Nikkei is reporting that the RIKEN internal attempt to replicate so-called STAP (acid bath) cells has failed. Update: apparently, although RIKEN calls the efforts preliminary, the team tried to make STAP an amazing 22 times and 22 times it failed.

The rumors for weeks in the stem cell gapevine that RIKEN itself could not get STAP to work, even with the help of Dr. Haruko Obokata, have been confirmed by Nikkei. Obokata was first author on both Nature STAP papers, which were retracted. One of Obokata’s mentors and a STAP paper co-author, Dr. Yoshiki Sasai, recently committed suicide at least in part likely due to issue related to STAP. See a tribute to Dr. Sasai here.

STAP cell embryo

The best that the RIKEN team could get in the replication attempt, according to Nikkei sources, was a “faint” hint of pluripotent markers “nowhere near” to that observed in iPS cells or embryonic stem cells. STAP cells were supposed to be not just pluripotent, but also totipotent, allowing for contribution to an entire embryo (see image at left from the STAP work). Now that claim seems light years from reality. For more background on STAP and a timeline of the events see here.

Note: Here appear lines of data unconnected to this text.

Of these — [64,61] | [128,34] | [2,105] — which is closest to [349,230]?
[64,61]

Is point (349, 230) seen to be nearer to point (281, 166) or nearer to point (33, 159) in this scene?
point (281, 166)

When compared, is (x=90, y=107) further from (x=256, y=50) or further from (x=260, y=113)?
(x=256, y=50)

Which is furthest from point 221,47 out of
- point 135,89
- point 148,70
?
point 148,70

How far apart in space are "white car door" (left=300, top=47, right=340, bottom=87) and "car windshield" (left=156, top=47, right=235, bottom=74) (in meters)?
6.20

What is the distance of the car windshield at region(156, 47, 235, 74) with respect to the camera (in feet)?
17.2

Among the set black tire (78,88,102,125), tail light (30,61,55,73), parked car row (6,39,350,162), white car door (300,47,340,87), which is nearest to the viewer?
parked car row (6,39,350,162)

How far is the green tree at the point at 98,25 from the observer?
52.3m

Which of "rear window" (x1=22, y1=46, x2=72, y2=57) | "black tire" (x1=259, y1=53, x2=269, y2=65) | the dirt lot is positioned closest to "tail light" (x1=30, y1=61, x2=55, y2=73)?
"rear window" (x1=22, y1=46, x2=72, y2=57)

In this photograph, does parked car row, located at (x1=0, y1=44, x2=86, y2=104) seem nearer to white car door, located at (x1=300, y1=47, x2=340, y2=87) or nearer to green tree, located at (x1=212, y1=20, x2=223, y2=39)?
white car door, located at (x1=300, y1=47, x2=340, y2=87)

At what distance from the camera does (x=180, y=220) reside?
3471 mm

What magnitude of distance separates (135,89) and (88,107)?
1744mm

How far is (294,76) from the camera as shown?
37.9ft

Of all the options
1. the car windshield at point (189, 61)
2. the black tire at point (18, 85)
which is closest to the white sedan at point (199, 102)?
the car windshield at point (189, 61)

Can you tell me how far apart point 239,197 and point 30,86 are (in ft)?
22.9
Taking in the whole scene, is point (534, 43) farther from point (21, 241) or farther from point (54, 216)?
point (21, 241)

This may be the final straw that pushes RIKEN to formally declare that STAP cells do not exist, a conclusion that I think the world of science has mostly already come to some time ago.

This latest twist is no surprise and just adds to the continuing STAP sadness, but hopefully is another step toward an end for the STAP disaster.

Unfortunately, however, this could get even worse.

Nikkei also reports that tomorrow RIKEN will announce a major shakeup at the RIKEN Center for Developmental Biology (CDB), where much of the original STAP work took place, that could mean as much as half of the scientists at the CDB moving to other RIKEN units and in a few cases losing their jobs (update: new reports and sources indicate that most RIKEN employees leaving the CDB will be transferred to other RIKEN units and not lose their jobs). That seems grossly unfair as most of the affected people would probably have had nothing to do with STAP. This anticipated personnel cut would be just another level of tragedy to the STAP story.